Background: Breast Cancer incidence in the United States is expected to increase by almost 50% over the next few decades. Artificial intelligence (AI) offers hope to combat this trend, with rapid acceleration and promising clinical advances. In Radiology, breast imaging has been at the forefront of this innovation, particularly in detection. However, AI has also shown promise in improving the patient journey through the breast imaging center and beyond, including in the areas of engagement and education through generative AI, intake, imaging acquisition, diagnosis, reporting, results communication, and follow-up care.

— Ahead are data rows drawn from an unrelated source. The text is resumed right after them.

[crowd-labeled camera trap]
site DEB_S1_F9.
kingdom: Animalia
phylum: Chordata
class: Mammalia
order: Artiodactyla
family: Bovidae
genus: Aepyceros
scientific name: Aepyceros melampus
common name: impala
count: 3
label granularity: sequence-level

Learning Objectives: • Understand the current state of AI, machine learning, and deep learning in breast imaging and project the future practice of breast imaging • Identify the key limitations of AI in breast imaging. • Recognize the potential benefits of incorporating AI into a breast imaging practice beyond detection and diagnosis, including all aspects of the patient journey. • Understand the challenges that need to be addressed before AI can be implemented into daily clinical practice for breast radiologists • Review regulatory considerations of AI in clinical practice
Abstract Content/Results: In this abstract, we will discuss the current state of AI in breast imaging and its potential future impact on clinical practice and the diagnosis of breast cancer. We will review the key limitations and potential hurdles of AI in breast imaging including limited FDA approvals, limited datasets with ground truth for training algorithms, bias, issues with data privacy and ethical considerations. Finally, through a series of patient personas from different demographics and breast cancer risk profiles, we will demonstrate AI innovations and technologies under current development in future clinical practice to help illustrate how breast cancer may be detected in the next decade.
Conclusion: With breast cancer incidence on the rise, the future will depend on breast imagers leveraging innovations to deliver precision care at scale. AI has the potential to revolutionize breast imaging by improving patient engagement and education, boosting quality, accuracy, and efficiency, and detecting cancer even earlier than thought possible (potentially before detectable on today’s imaging modalities). Ultimately, thoughtful utilization of these tools will help drive patient compliance and adherence to screening mammography and supplemental screening modalities.